ITEMS →
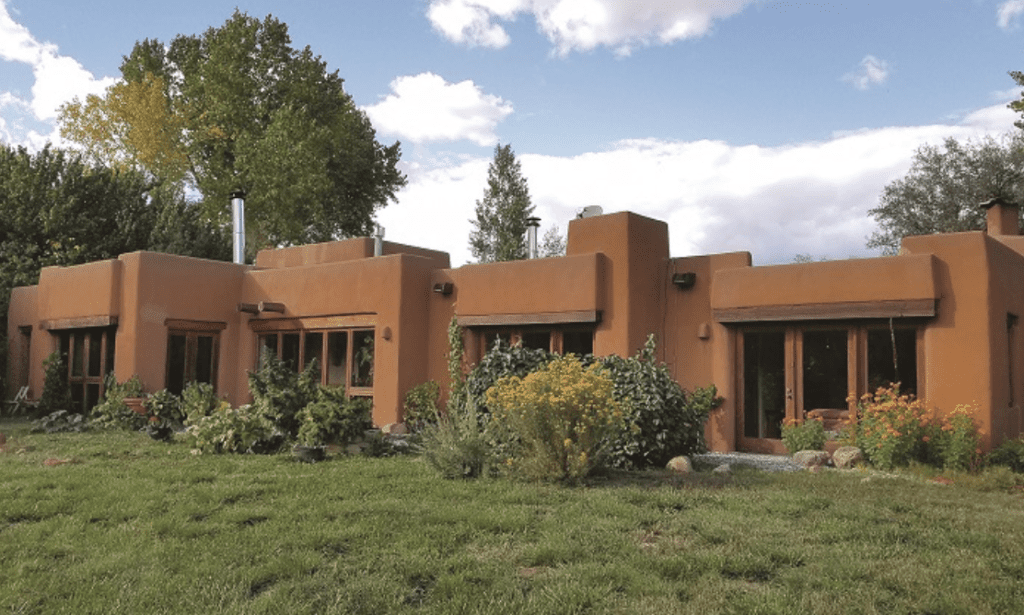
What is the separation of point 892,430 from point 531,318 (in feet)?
19.6

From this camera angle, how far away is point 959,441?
1012 centimetres

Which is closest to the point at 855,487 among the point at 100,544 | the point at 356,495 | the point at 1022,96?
the point at 356,495

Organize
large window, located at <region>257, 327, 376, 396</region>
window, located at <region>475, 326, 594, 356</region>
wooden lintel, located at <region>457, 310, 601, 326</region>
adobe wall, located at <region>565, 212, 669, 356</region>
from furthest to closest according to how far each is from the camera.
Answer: large window, located at <region>257, 327, 376, 396</region> → window, located at <region>475, 326, 594, 356</region> → wooden lintel, located at <region>457, 310, 601, 326</region> → adobe wall, located at <region>565, 212, 669, 356</region>

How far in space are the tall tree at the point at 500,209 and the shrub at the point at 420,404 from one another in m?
25.0

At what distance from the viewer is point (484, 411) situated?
37.8ft

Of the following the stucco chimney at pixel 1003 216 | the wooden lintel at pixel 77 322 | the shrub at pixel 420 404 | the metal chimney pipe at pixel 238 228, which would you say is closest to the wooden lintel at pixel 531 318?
the shrub at pixel 420 404

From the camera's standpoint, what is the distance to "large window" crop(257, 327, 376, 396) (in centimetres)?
1546

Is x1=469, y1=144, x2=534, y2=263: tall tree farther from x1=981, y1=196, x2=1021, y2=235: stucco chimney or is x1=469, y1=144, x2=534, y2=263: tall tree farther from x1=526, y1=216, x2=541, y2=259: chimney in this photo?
x1=981, y1=196, x2=1021, y2=235: stucco chimney

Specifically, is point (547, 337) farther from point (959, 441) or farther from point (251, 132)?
point (251, 132)

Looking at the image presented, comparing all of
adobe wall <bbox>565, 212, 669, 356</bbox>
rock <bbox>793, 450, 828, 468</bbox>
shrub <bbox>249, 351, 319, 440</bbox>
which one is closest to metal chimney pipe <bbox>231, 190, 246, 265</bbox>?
shrub <bbox>249, 351, 319, 440</bbox>

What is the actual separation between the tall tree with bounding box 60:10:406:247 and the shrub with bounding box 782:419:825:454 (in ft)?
66.5

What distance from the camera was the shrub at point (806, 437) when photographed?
11469 millimetres

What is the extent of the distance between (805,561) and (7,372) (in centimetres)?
2122

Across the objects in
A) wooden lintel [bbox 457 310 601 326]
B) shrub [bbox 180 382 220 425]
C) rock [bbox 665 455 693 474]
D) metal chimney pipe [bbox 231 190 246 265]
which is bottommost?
rock [bbox 665 455 693 474]
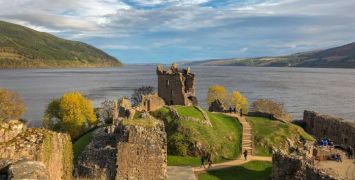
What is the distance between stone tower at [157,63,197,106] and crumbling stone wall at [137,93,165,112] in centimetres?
225

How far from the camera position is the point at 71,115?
7519 cm

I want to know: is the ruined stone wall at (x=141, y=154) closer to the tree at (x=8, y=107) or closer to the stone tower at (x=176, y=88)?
the stone tower at (x=176, y=88)

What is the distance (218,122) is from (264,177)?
12.1 m

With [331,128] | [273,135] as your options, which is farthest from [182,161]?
[331,128]

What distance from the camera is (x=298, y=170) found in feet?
94.5

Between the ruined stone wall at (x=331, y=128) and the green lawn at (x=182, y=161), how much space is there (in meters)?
14.9

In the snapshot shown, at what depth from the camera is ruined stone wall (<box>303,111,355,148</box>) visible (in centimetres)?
4425

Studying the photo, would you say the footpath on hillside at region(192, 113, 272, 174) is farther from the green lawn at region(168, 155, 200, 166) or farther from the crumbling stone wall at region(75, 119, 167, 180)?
the crumbling stone wall at region(75, 119, 167, 180)

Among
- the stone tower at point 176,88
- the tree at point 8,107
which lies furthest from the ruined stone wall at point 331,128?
the tree at point 8,107

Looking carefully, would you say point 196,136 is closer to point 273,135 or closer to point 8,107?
point 273,135

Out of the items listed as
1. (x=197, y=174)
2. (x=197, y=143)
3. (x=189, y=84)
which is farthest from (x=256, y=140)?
(x=189, y=84)

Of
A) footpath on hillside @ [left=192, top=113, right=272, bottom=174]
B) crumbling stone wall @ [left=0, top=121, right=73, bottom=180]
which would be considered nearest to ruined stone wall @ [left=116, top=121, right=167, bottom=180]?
crumbling stone wall @ [left=0, top=121, right=73, bottom=180]

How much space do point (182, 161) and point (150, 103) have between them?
17.3 m

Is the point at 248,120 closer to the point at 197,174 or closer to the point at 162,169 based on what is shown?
the point at 197,174
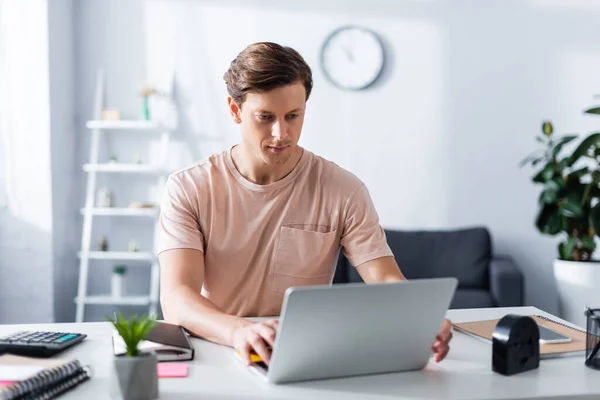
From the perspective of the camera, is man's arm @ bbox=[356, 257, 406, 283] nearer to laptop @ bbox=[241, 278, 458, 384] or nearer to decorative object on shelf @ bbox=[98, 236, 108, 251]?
laptop @ bbox=[241, 278, 458, 384]

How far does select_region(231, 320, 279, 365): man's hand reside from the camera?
3.55 feet

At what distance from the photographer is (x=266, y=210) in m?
1.69

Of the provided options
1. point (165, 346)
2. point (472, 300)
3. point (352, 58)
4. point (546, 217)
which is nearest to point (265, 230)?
point (165, 346)

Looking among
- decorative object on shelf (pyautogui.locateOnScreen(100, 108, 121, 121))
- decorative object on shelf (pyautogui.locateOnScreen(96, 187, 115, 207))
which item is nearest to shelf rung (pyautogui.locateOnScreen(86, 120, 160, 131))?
decorative object on shelf (pyautogui.locateOnScreen(100, 108, 121, 121))

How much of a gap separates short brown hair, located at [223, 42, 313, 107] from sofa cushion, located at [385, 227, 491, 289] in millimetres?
2237

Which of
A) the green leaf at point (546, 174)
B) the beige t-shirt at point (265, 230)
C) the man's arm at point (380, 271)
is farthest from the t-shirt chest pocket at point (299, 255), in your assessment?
the green leaf at point (546, 174)

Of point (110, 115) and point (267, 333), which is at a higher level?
point (110, 115)

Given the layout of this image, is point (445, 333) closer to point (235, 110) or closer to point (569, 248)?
point (235, 110)

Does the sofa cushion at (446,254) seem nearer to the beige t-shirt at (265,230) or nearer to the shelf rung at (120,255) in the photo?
the shelf rung at (120,255)

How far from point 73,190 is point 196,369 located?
311cm

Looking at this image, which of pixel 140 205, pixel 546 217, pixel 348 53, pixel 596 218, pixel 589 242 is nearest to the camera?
pixel 596 218

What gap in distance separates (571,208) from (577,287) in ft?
1.33

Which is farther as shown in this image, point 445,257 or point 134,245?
point 134,245

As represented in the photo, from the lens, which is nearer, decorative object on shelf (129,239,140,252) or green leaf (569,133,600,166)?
green leaf (569,133,600,166)
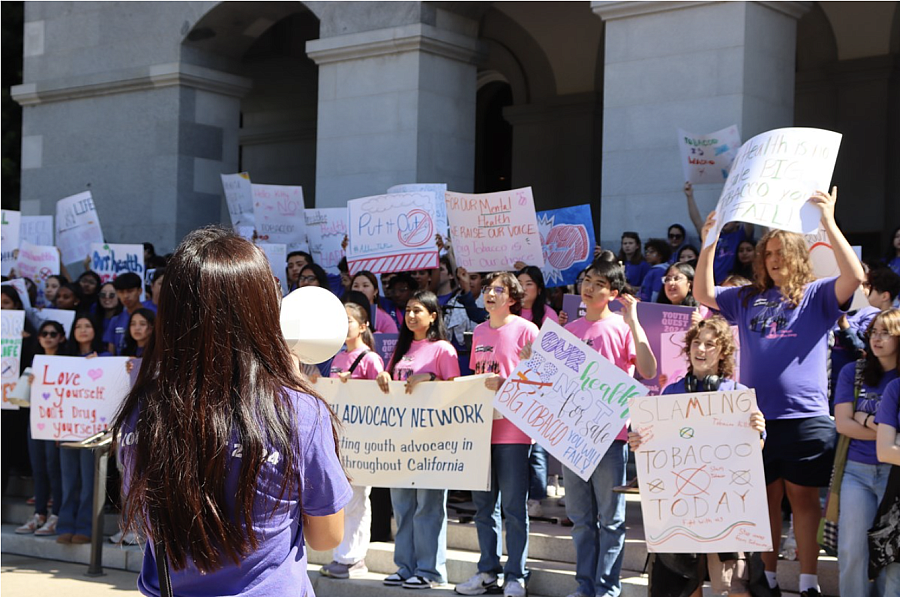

EXERCISE REQUIREMENTS →
Print every one of the lines above word for word, leaving out the pictures.

EXERCISE RESULT →
What is the separation of point 892,430 from point 531,318 (in feet)?
19.6

From this camera angle, how far away is point 959,441?
1012 centimetres

Which is closest to the point at 855,487 among the point at 100,544 | the point at 356,495 | the point at 1022,96?
the point at 356,495

Organize
large window, located at <region>257, 327, 376, 396</region>
window, located at <region>475, 326, 594, 356</region>
wooden lintel, located at <region>457, 310, 601, 326</region>
adobe wall, located at <region>565, 212, 669, 356</region>
from furthest to closest according to how far each is from the camera.
Answer: large window, located at <region>257, 327, 376, 396</region> → window, located at <region>475, 326, 594, 356</region> → wooden lintel, located at <region>457, 310, 601, 326</region> → adobe wall, located at <region>565, 212, 669, 356</region>

How far in space are the tall tree at the point at 500,209 and the shrub at the point at 420,404 from one another in m?
25.0

At what distance from the viewer is point (484, 411) situated?
37.8ft

Of the following the stucco chimney at pixel 1003 216 | the wooden lintel at pixel 77 322 | the shrub at pixel 420 404 | the metal chimney pipe at pixel 238 228, which would you say is closest to the wooden lintel at pixel 531 318?
the shrub at pixel 420 404

From the camera's standpoint, what is the distance to "large window" crop(257, 327, 376, 396) (in centimetres)?
1546

Is x1=469, y1=144, x2=534, y2=263: tall tree farther from x1=981, y1=196, x2=1021, y2=235: stucco chimney or is x1=469, y1=144, x2=534, y2=263: tall tree farther from x1=526, y1=216, x2=541, y2=259: chimney in this photo?
x1=981, y1=196, x2=1021, y2=235: stucco chimney

Specifically, is point (547, 337) farther from point (959, 441) or farther from point (251, 132)?
point (251, 132)

Looking at the image presented, comparing all of
adobe wall <bbox>565, 212, 669, 356</bbox>
rock <bbox>793, 450, 828, 468</bbox>
shrub <bbox>249, 351, 319, 440</bbox>
which one is closest to metal chimney pipe <bbox>231, 190, 246, 265</bbox>?
shrub <bbox>249, 351, 319, 440</bbox>

What is the actual separation between the tall tree with bounding box 60:10:406:247 and the shrub with bounding box 782:419:825:454 (in ft)?
66.5

What distance from the camera was the shrub at point (806, 437) when photographed?
11469 millimetres

What is the extent of the distance between (805,561) and (7,372) (in centimetres)?
2122

Across the objects in
A) wooden lintel [bbox 457 310 601 326]
B) shrub [bbox 180 382 220 425]
C) rock [bbox 665 455 693 474]
D) metal chimney pipe [bbox 231 190 246 265]
which is bottommost?
rock [bbox 665 455 693 474]
What is the distance between stone tower at [157,63,197,106] and crumbling stone wall at [137,93,165,112] in centimetres?
225

How far from the camera position is the point at 71,115?
7519 cm

I want to know: is the ruined stone wall at (x=141, y=154) closer to the tree at (x=8, y=107) or closer to the stone tower at (x=176, y=88)?
the stone tower at (x=176, y=88)

What is the distance (218,122) is from (264,177)?
12.1 m

With [331,128] | [273,135] as your options, which is farthest from [182,161]?
[331,128]

What distance from the camera is (x=298, y=170) found in feet?
94.5

Between the ruined stone wall at (x=331, y=128) and the green lawn at (x=182, y=161), how much space is there (in meters)?
14.9

In the snapshot shown, at what depth from the camera is ruined stone wall (<box>303,111,355,148</box>) visible (in centimetres)?
4425

Studying the photo, would you say the footpath on hillside at region(192, 113, 272, 174) is farther from the green lawn at region(168, 155, 200, 166) or farther from the crumbling stone wall at region(75, 119, 167, 180)?
the crumbling stone wall at region(75, 119, 167, 180)

Among
- the stone tower at point 176,88
- the tree at point 8,107
which lies furthest from the ruined stone wall at point 331,128?
the tree at point 8,107

Looking carefully, would you say point 196,136 is closer to point 273,135 or closer to point 8,107?
point 273,135

Out of the items listed as
1. (x=197, y=174)
2. (x=197, y=143)
3. (x=189, y=84)
which is farthest from (x=256, y=140)?
(x=189, y=84)

Of
A) footpath on hillside @ [left=192, top=113, right=272, bottom=174]
B) crumbling stone wall @ [left=0, top=121, right=73, bottom=180]
which would be considered nearest to ruined stone wall @ [left=116, top=121, right=167, bottom=180]?
crumbling stone wall @ [left=0, top=121, right=73, bottom=180]

How much space do point (182, 161) and point (150, 103) have between them?
17.3 m

Is the point at 248,120 closer to the point at 197,174 or closer to the point at 162,169 based on what is shown?
the point at 197,174
From the perspective of the camera, is man's arm @ bbox=[356, 257, 406, 283] nearer to laptop @ bbox=[241, 278, 458, 384] or nearer to decorative object on shelf @ bbox=[98, 236, 108, 251]?
laptop @ bbox=[241, 278, 458, 384]

How far does select_region(231, 320, 279, 365): man's hand reside from the camera?
3.55 feet

At what distance from the photographer is (x=266, y=210) in m?
1.69

Of the provided options
1. point (165, 346)
2. point (472, 300)
3. point (352, 58)
4. point (546, 217)
which is nearest to point (265, 230)?
point (165, 346)

Looking among
- decorative object on shelf (pyautogui.locateOnScreen(100, 108, 121, 121))
- decorative object on shelf (pyautogui.locateOnScreen(96, 187, 115, 207))
which item is nearest to shelf rung (pyautogui.locateOnScreen(86, 120, 160, 131))?
decorative object on shelf (pyautogui.locateOnScreen(100, 108, 121, 121))

How much of a gap separates short brown hair, located at [223, 42, 313, 107] from sofa cushion, located at [385, 227, 491, 289] in millimetres?
2237

Which of
A) the green leaf at point (546, 174)
B) the beige t-shirt at point (265, 230)
C) the man's arm at point (380, 271)
is farthest from the t-shirt chest pocket at point (299, 255), in your assessment?
the green leaf at point (546, 174)

Of point (110, 115) and point (267, 333), which is at a higher level?
point (110, 115)

Given the layout of this image, is point (445, 333) closer to point (235, 110) or closer to point (569, 248)?
point (235, 110)

Does the sofa cushion at (446,254) seem nearer to the beige t-shirt at (265,230) or nearer to the shelf rung at (120,255) in the photo?
the shelf rung at (120,255)

How far from point 73,190 is point 196,369 located?
311cm

Looking at this image, which of pixel 140 205, pixel 546 217, pixel 348 53, pixel 596 218, pixel 589 242 is nearest to the camera?
pixel 596 218

What gap in distance separates (571,208) from (577,287) in ft?
1.33

Which is farther as shown in this image, point 445,257 or point 134,245?
point 134,245

As represented in the photo, from the lens, which is nearer, decorative object on shelf (129,239,140,252) or green leaf (569,133,600,166)?
green leaf (569,133,600,166)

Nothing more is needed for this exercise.